START SUPPLIED RECORDS
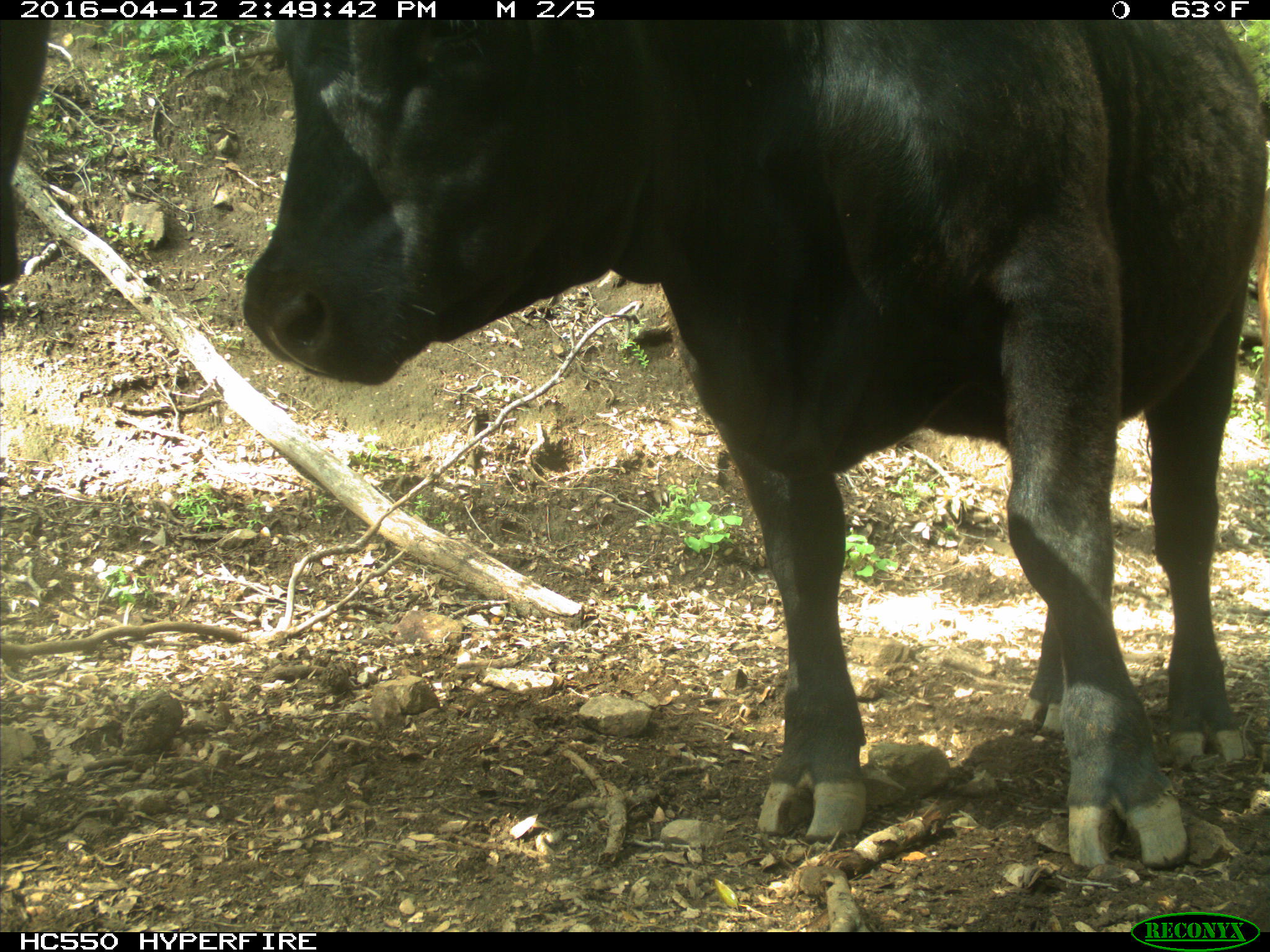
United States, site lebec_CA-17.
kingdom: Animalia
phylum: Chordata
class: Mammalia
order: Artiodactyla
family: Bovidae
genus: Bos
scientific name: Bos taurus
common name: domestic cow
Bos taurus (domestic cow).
END SUPPLIED RECORDS
WHAT THE TASK REQUIRES: When you print the entries, keep every line exactly as it is and drop the pictures.

SOLUTION TO THE PROBLEM:
United States, site lebec_CA-17.
kingdom: Animalia
phylum: Chordata
class: Mammalia
order: Artiodactyla
family: Bovidae
genus: Bos
scientific name: Bos taurus
common name: domestic cow
Bos taurus (domestic cow).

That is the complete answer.